The decision of a high court judge to reject the parents of Archie Battersbee’s request to be allowed to die a “natural” death had been made in the child’s best interests, according to three justices sitting at the court of appeal in central London on Monday.
However, Hollie Dance and Paul Battersbee from Southend-on-Sea in Essex will continue to fight in court to prevent their son’s life support from being turned off by medical staff at the Royal London hospital in east London.
The parents of Archie Battersbee
To give Archie’s parents time to submit an interim remedy application to the European court of human rights, the court of appeal judges postponed their decision for 48 hours, or until 2 p.m. on Wednesday.
The parent’s attorney, Edward Devereux QC, also stated that they were considering applying for a new hearing at the high court based on “new evidence” despite the appeal court’s ruling. He testified in court that Dance had observed her ventilator-connected baby attempt to breathe on his own on Friday and Saturday.
Sir Andrew McFarlane
Devereux had asked Sir Andrew McFarlane and two other judges to postpone the decision on whether to grant permission to appeal because Archie’s father had been admitted to the hospital on Monday morning with what was thought to be a heart attack or stroke. However, Sir Andrew McFarlane had earlier rejected this request.
Battersbee suffered a heart attack last year, according to McFarlane, who expressed “great sympathy” for his predicament but noted that it was impossible to predict when he would be able to appear in court and that postponing the judgment would not be in Archie’s best interests. Dance subsequently claimed that she believed the judges’ refusal to adjourn the session was “insensitive.”

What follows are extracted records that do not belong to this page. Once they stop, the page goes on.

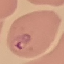

Parasitized.

{
  "preparation": "thin blood smear",
  "capture": "smartphone camera at the microscope eyepiece",
  "image_type": "cell patch, automatically extracted from a larger field of view and resized to 64 × 64 pixels",
  "stain": "Giemsa"
}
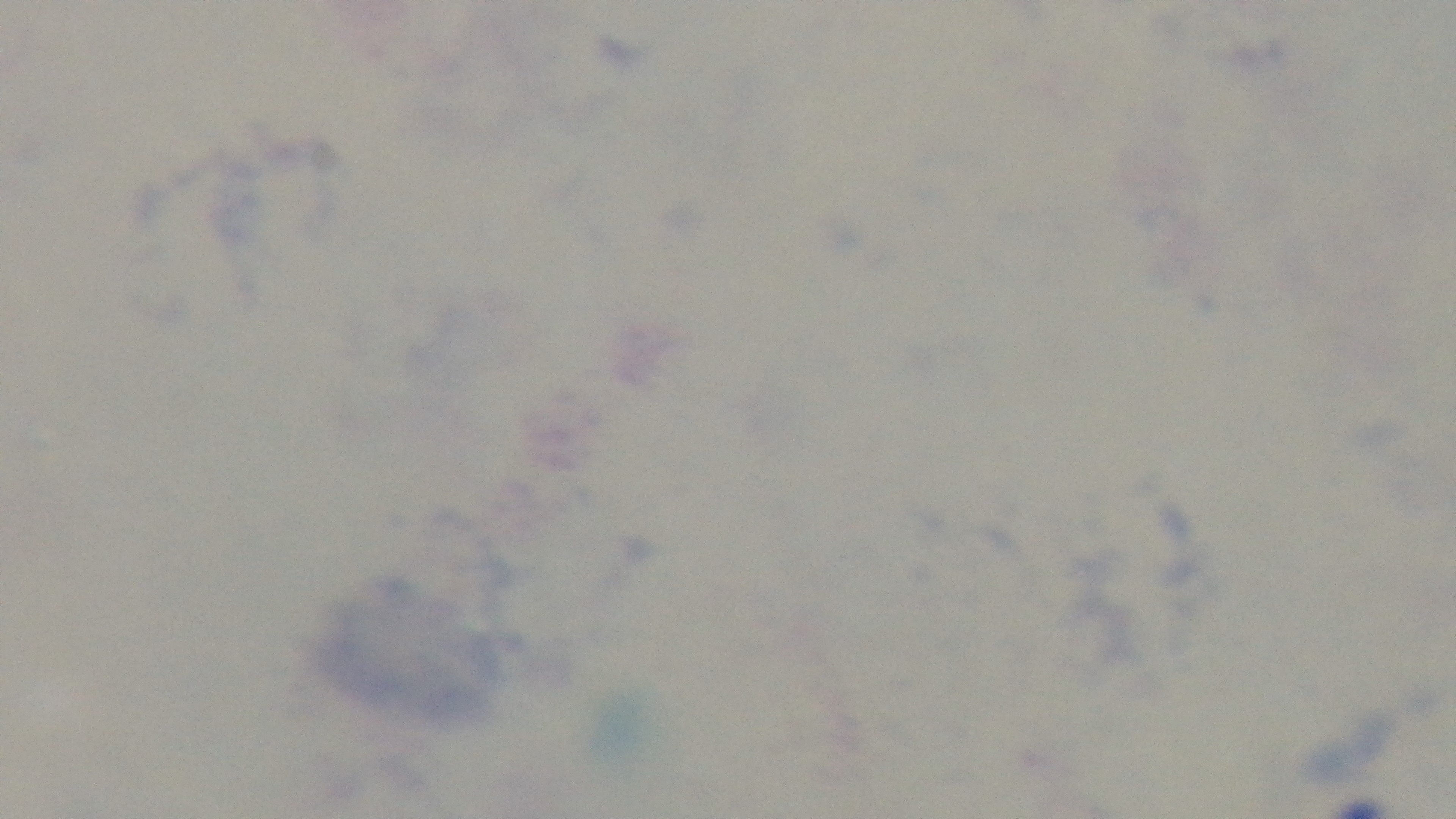

Summary:
  - Modality: light microscopy
  - Capture: mounted 4K digital camera
  - Field of view: single
  - Objective: 100x oil immersion
  - Malaria status: uninfected
  - Stain: Giemsa
  - Preparation: thick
State which cell type is depicted.
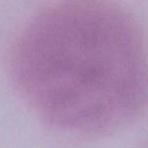
An erythrocyte.

magnification = 1000x
modality = micrograph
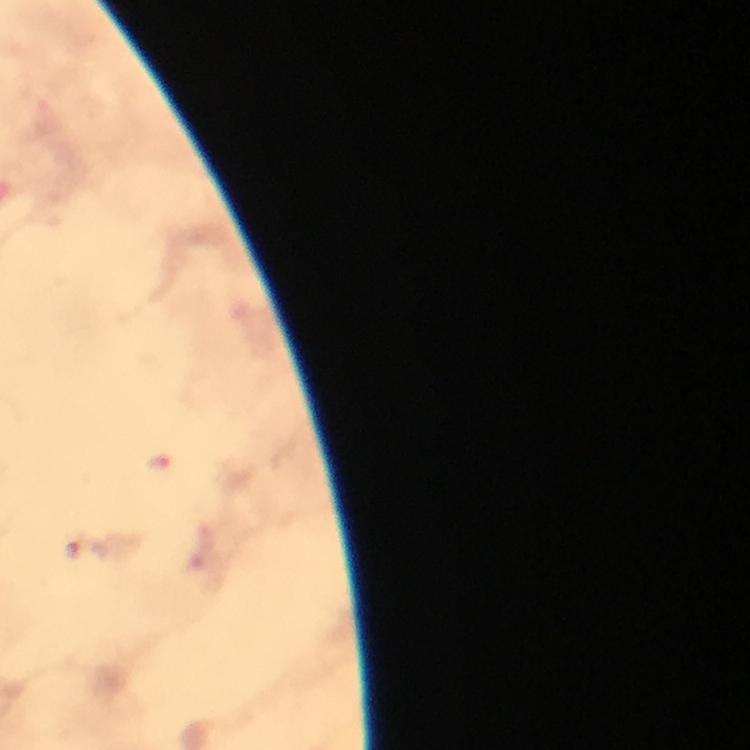 Approximate centers as (x, y) in pixels. Malaria parasite locations: (159, 464), (73, 549). Photographed with a smartphone mounted on the microscope. Thick blood smear. Image is 750×750 pixels. Giemsa stain. Immersion oil was used. From a diagnostic examination for malaria. Cropped region of a single field of view. At 100x magnification.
Report the malaria status of this cell.
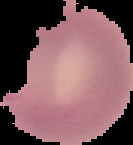

Parasitized.

Summary:
  - Image size: 133×145 pixels
  - Image type: cell region segmented out of the field of view; surrounding area masked to black
  - Preparation: thin blood film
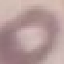
Summary:
  - Result: negative for malaria parasites
  - Image type: cell patch, automatically extracted from a larger field of view and resized to 64 × 64 pixels
  - Capture: smartphone through the microscope eyepiece
  - Preparation: thin blood smear
  - Stain: Giemsa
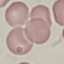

Archie’s mother thinks he choked while participating in the “blackout challenge,” a popular social media craze, roughly three months ago, causing brain damage. Even though Dance claimed her son had squeezed her hand when she was by his bedside, medical personnel had reportedly observed “no evidence of life” in him, according to McFarlane, who delivered the judgment denying permission to appeal.

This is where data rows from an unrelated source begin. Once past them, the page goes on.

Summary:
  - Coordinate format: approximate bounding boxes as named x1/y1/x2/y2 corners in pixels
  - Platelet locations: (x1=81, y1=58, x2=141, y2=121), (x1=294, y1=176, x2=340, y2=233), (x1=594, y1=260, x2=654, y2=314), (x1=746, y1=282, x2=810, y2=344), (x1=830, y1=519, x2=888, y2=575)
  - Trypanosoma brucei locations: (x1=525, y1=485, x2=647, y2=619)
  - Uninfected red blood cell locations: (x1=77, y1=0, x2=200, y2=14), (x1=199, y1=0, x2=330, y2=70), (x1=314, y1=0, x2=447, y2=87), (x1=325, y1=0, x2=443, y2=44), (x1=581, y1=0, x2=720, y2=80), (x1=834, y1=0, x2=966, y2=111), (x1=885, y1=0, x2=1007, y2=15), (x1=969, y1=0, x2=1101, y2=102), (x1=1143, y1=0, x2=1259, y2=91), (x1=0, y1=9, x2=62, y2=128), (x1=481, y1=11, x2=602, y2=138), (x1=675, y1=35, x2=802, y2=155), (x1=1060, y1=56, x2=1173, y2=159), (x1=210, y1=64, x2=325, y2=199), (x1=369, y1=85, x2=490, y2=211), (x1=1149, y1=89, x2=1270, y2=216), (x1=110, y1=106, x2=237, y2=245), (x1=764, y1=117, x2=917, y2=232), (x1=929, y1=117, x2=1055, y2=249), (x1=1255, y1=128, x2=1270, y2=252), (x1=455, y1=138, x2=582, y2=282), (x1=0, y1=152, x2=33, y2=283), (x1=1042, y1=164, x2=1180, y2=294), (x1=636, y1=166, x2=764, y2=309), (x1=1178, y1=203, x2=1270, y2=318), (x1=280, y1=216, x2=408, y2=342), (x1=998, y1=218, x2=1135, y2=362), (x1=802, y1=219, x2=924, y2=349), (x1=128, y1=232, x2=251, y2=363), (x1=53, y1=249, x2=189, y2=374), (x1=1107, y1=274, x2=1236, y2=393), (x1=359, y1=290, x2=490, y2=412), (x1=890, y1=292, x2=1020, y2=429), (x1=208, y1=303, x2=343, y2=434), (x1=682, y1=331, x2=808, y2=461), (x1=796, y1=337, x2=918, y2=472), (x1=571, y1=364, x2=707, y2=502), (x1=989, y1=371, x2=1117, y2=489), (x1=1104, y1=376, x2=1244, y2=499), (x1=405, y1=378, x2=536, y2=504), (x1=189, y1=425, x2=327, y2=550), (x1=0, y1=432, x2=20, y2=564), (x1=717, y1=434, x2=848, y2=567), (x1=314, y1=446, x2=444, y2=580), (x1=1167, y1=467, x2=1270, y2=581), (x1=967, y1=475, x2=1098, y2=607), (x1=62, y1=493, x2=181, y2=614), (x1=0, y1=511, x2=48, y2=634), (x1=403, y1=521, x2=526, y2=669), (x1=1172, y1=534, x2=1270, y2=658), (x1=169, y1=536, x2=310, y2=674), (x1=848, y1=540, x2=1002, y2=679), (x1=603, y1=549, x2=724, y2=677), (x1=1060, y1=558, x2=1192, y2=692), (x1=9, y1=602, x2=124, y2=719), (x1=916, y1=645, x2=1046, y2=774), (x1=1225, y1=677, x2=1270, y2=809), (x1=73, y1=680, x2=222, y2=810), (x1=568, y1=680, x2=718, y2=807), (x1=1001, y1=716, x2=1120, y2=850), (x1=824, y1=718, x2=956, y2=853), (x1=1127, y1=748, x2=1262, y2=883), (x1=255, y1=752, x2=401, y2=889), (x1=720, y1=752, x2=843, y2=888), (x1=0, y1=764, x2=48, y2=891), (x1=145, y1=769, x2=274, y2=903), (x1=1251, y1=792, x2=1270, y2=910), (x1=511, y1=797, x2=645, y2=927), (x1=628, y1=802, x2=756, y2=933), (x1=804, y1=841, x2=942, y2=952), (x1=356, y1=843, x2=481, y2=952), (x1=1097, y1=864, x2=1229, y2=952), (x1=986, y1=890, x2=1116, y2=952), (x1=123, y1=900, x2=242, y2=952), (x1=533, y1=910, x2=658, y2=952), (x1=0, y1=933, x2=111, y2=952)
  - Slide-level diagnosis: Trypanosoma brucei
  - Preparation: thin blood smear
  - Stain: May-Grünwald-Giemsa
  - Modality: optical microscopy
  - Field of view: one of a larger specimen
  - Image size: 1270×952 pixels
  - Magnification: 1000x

According to the head of the family division, Devereux’s main contention was that Mr. Justice Hayden had made his decision based solely on Archie’s medical needs rather than his larger interests, which included his wishes to be kept alive in such a situation, as previously expressed to his family, and his religious beliefs.
While it is regrettably true that the medical evidence eventually determined the judge’s best interests ruling, McFarlane noted that Hayden had “obviously taken full consideration of the competing concerns.”
All of those aspects, but particularly Archie’s preferences, emotions, and religious convictions, were inadequate to stop the determination that keeping Archie on life support was no longer in his best interests. He is only weeks away from passing away due to further deterioration, organ failure, and heart failure. Only when it is in the patient’s best interest may consent to be given medical treatment.
The boy’s picture
Archie Battersbee is no longer the boy in the picture, McFarlane said, referring to a picture of Archie taken before the brain injury that has been featured in the case’s extensive media coverage. He now relies on artificial means to sustain every physical function.
Hayden had made a “conscientious” decision without making any fundamental mistakes, according to McFarlane, who called the situation a “really tragic case,” and an appeal would “not have a real hope of success.”
Archie’s life support could be turned off, according to Hayden, who was the second high court judge to rule in that favor. Mrs. Justice Arbuthnot delivered the first such judgment, but a court of appeal judges upheld a challenge brought by Archie’s parents and sent the matter to the high court for further consideration.